### REQUIRED TASK 1:
Rewrite the foreclosure appeal opinion starting at "Akerman, LLP, Nancy" and ending at "incorrect e-mail address.", substituting "notification" for "notice".
### REQUIRED TASK 2:
Carry on writing the foreclosure appeal opinion from the point where it stops.

### EXCERPT TO READ:

--- START ---

Steven Prine and Courtney Saucier,
Appellees.
An Appeal from the Circuit Court for Monroe County, Sandra Taylor and
James M. Barton, Senior Judges.
Akerman, LLP, Nancy M. Wallace (Tallahassee); William P. Heller and
Henry H. Bolz (Fort Lauderdale), for appellant.
Jay M. Levy, for appellees.
Before WELLS, SALTER and FERNANDEZ, JJ.
FERNANDEZ, J.
Nationstar Mortgage, LLC, appeals a final order denying its motion to
vacate order of dismissal in this mortgage foreclosure case. We reverse the order
of dismissal and remand for a new trial because Nationstar had a due process right
to the notice of trial, which it did not receive when the trial court clerk erroneously
transmitted the notice for service to an incorrect e-mail address.
Nationstar sought to foreclose on a mortgage that appellees Steven Prine and
Courtney Saucier executed. The trial court issued its Order Setting Cause for Trial
by Court and Directing Pretrial Procedure on June 24, 2014. The court scheduled
the trial for August 12, 2014. The order directed the court clerk to e-mail copies to
counsel and correctly designated Nationstar’s counsel’s e-mail address for service.
The transmittal of the notice, however, effectuated service upon an incorrect e-mail
address for Nationstar’s counsel.

--- END ---

### RECORD EXTRACTS:
--- START ---

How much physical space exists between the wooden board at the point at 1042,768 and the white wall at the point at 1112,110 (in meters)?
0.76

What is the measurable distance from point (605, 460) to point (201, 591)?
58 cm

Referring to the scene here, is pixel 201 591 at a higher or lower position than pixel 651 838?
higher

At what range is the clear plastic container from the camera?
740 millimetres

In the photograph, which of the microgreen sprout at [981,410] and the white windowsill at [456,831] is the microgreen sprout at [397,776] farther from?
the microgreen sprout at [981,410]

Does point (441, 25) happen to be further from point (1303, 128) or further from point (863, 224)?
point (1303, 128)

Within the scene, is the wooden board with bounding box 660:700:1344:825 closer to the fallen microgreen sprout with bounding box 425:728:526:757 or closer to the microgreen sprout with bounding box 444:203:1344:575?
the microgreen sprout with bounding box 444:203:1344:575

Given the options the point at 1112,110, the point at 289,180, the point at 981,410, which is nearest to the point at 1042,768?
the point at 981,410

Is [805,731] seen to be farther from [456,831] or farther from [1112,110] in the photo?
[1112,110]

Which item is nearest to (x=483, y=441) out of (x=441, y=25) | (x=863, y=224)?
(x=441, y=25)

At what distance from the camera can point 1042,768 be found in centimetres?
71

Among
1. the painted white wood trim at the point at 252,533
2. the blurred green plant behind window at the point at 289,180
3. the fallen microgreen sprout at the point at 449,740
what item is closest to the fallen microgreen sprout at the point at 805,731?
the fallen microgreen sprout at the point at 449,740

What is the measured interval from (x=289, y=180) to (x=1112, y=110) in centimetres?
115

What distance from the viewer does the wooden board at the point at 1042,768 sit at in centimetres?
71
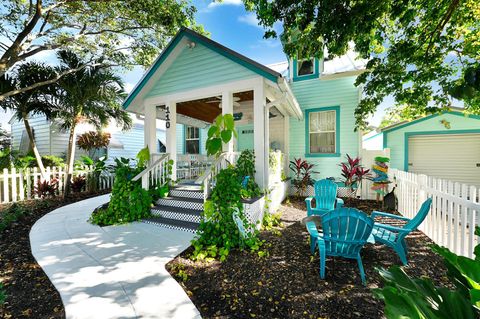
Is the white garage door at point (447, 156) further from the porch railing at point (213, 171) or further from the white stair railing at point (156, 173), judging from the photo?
the white stair railing at point (156, 173)

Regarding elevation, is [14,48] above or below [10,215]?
above

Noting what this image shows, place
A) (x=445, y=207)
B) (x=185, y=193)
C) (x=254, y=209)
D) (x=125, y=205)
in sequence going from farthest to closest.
Result: (x=185, y=193) < (x=125, y=205) < (x=254, y=209) < (x=445, y=207)

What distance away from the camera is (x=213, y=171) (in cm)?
470

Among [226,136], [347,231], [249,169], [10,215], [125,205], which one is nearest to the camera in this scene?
[347,231]

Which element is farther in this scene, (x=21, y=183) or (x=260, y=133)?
(x=21, y=183)

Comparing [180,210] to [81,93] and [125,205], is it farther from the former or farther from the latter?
[81,93]

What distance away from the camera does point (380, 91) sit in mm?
5867

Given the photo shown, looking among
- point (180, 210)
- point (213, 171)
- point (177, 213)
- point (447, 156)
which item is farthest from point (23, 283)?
point (447, 156)

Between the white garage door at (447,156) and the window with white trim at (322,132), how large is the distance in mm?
4035

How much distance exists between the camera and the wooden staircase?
15.3 ft

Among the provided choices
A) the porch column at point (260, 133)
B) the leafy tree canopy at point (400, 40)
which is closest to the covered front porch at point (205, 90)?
the porch column at point (260, 133)

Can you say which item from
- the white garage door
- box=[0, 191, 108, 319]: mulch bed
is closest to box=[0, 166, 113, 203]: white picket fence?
box=[0, 191, 108, 319]: mulch bed

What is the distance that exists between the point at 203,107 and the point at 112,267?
19.3ft

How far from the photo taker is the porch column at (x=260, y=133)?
16.1 feet
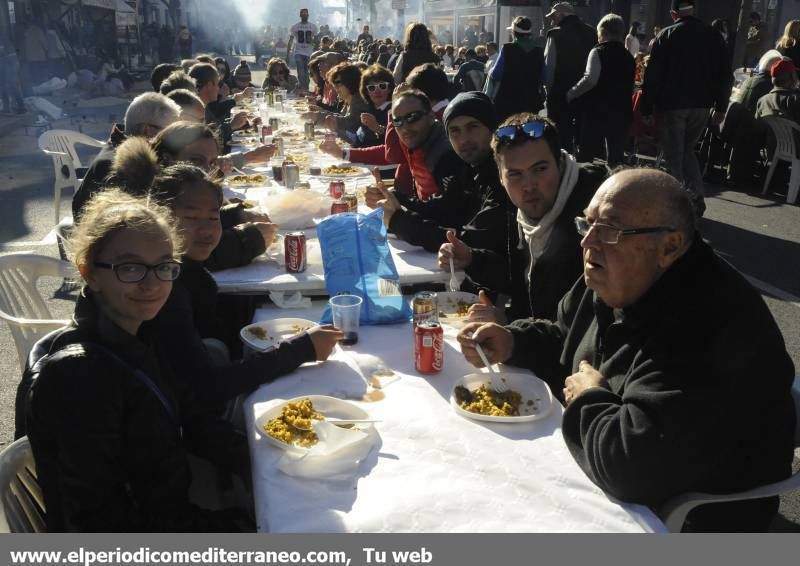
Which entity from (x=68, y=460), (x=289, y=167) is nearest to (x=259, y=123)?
(x=289, y=167)

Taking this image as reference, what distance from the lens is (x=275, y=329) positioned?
2.78 meters

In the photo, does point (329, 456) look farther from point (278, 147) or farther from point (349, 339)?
point (278, 147)

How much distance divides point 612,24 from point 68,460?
297 inches

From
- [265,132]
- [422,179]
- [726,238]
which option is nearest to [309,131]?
[265,132]

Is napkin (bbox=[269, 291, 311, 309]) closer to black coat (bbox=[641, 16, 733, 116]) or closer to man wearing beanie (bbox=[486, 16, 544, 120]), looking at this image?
man wearing beanie (bbox=[486, 16, 544, 120])

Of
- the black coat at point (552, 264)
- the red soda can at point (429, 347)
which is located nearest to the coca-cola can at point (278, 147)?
the black coat at point (552, 264)

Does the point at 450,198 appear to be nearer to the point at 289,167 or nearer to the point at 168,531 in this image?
the point at 289,167

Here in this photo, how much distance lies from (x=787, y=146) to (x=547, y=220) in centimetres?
667

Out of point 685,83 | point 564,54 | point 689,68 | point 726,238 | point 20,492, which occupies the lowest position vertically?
point 726,238

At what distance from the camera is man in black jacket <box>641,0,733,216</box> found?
719cm

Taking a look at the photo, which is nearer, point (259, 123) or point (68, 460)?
point (68, 460)

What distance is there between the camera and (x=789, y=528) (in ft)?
9.50

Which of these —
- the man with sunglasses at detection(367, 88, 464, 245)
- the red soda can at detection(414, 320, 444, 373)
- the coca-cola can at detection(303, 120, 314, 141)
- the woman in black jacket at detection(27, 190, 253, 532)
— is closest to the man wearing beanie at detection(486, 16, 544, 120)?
the coca-cola can at detection(303, 120, 314, 141)

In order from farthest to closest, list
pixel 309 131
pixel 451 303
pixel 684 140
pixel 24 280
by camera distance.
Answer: pixel 309 131 → pixel 684 140 → pixel 24 280 → pixel 451 303
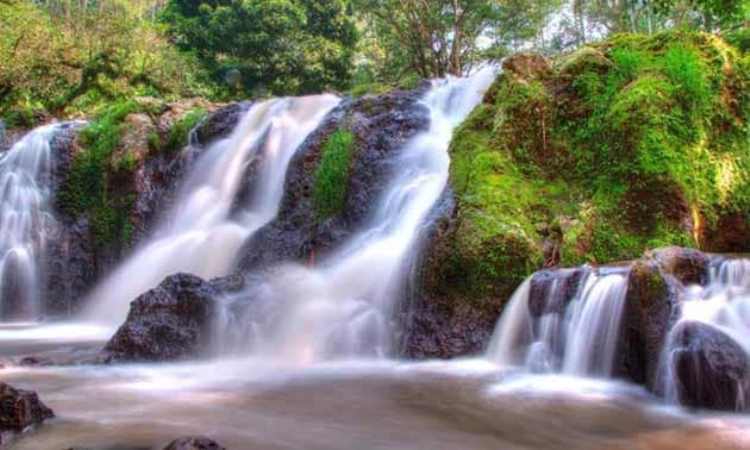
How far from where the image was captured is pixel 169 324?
7.95 m

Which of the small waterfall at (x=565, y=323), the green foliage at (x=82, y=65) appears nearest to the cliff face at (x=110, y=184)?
the green foliage at (x=82, y=65)

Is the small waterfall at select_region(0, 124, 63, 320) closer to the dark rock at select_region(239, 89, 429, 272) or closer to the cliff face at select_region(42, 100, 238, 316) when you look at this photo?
the cliff face at select_region(42, 100, 238, 316)

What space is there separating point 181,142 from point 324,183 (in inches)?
177

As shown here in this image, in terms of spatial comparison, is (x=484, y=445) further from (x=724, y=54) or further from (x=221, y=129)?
(x=221, y=129)

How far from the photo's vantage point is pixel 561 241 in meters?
8.12

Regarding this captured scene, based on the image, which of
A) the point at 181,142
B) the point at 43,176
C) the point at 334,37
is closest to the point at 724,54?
the point at 181,142

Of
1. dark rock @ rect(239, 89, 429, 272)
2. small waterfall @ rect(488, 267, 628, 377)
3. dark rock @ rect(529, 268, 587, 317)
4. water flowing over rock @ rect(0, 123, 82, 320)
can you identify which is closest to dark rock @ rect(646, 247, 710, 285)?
small waterfall @ rect(488, 267, 628, 377)

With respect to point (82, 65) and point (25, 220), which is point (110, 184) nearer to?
point (25, 220)

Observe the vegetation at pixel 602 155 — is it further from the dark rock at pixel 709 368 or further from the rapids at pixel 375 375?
the dark rock at pixel 709 368

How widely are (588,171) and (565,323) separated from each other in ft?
9.07

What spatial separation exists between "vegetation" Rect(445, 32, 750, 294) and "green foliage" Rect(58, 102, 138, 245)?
23.1 feet

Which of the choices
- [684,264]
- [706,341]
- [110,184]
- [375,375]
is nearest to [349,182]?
[375,375]

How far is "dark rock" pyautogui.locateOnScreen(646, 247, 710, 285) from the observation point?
6.27m

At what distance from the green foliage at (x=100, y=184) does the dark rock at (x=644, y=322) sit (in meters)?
9.68
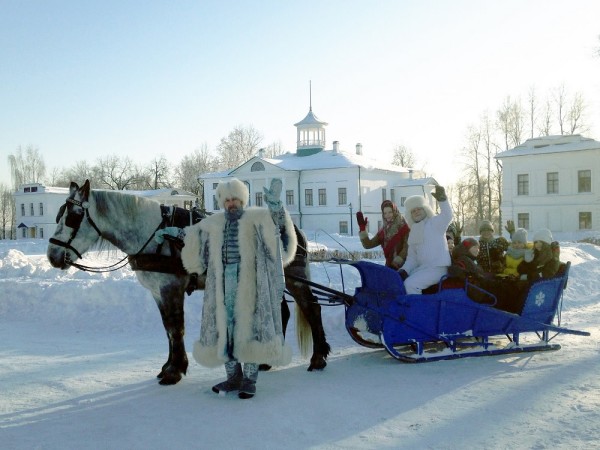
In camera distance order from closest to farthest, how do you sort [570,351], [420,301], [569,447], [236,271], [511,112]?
[569,447]
[236,271]
[420,301]
[570,351]
[511,112]

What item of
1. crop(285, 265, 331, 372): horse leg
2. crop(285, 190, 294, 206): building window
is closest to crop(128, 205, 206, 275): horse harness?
crop(285, 265, 331, 372): horse leg

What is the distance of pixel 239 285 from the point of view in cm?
482

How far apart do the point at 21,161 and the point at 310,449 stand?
74650 millimetres

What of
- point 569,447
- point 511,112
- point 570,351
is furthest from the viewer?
point 511,112

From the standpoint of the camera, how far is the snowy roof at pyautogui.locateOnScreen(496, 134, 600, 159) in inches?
1409

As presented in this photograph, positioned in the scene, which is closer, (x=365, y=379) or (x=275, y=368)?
(x=365, y=379)

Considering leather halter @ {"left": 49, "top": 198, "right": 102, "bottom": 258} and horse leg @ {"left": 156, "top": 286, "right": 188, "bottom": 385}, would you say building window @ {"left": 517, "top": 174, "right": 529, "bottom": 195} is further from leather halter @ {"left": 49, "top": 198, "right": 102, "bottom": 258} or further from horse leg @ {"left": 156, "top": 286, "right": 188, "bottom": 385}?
leather halter @ {"left": 49, "top": 198, "right": 102, "bottom": 258}

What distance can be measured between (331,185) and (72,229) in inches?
1457

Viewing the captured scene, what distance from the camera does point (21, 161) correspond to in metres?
69.2

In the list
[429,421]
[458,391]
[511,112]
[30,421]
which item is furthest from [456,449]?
[511,112]

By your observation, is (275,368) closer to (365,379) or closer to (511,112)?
(365,379)

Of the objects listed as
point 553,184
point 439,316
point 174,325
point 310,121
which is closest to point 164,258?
point 174,325

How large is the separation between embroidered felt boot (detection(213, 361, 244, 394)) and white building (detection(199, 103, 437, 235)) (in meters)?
35.6

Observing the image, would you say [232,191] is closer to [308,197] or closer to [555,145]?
[555,145]
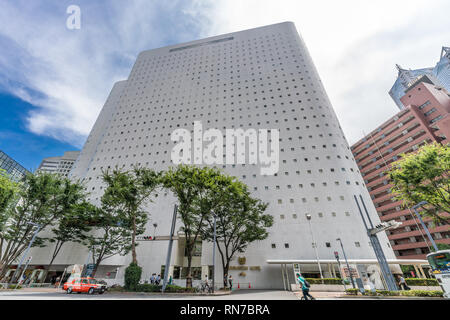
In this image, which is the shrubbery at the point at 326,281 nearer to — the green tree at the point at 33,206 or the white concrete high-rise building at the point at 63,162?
the green tree at the point at 33,206

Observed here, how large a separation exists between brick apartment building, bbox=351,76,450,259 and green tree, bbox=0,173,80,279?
48.7 meters

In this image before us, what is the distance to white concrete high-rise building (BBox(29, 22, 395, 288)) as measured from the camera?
26.1m

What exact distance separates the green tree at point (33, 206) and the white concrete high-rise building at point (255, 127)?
343 inches

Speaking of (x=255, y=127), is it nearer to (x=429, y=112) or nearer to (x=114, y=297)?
(x=114, y=297)

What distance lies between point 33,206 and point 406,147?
65605 mm

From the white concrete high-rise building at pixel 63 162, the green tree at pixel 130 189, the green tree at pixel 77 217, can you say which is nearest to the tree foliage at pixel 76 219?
the green tree at pixel 77 217

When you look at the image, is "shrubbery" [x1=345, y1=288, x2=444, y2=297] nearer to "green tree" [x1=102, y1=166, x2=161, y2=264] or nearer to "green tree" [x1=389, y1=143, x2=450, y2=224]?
"green tree" [x1=389, y1=143, x2=450, y2=224]

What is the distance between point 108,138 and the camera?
42750 mm

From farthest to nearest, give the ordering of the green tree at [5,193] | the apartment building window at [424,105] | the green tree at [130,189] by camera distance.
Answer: the apartment building window at [424,105], the green tree at [5,193], the green tree at [130,189]

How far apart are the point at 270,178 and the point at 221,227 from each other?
1152 cm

--- END ---

### RESULT 1:
Akerman, LLP, Nancy M. Wallace (Tallahassee); William P. Heller and
Henry H. Bolz (Fort Lauderdale), for appellant.
Jay M. Levy, for appellees.
Before WELLS, SALTER and FERNANDEZ, JJ.
FERNANDEZ, J.
Nationstar Mortgage, LLC, appeals a final order denying its motion to
vacate order of dismissal in this mortgage foreclosure case. We reverse the order
of dismissal and remand for a new trial because Nationstar had a due process right
to the notification of trial, which it did not receive when the trial court clerk erroneously
transmitted the notification for service to an incorrect e-mail address.

### RESULT 2:
Nationstar’s counsel learned of the trial when he reviewed the court on-line
docket on August 7, 2014, five days before the scheduled trial. Nationstar
appeared at trial on August 12, 2014 and requested a continuance, arguing that it
had not received the court’s order setting the case for trial, and that it was unable to
produce a witness on such short notice. Nationstar advised the court that it had
tried to procure a witness, but none was available. The court denied the motion to
continue the trial and dismissed the action as a result of Nationstar’s failure to
produce a witness at trial.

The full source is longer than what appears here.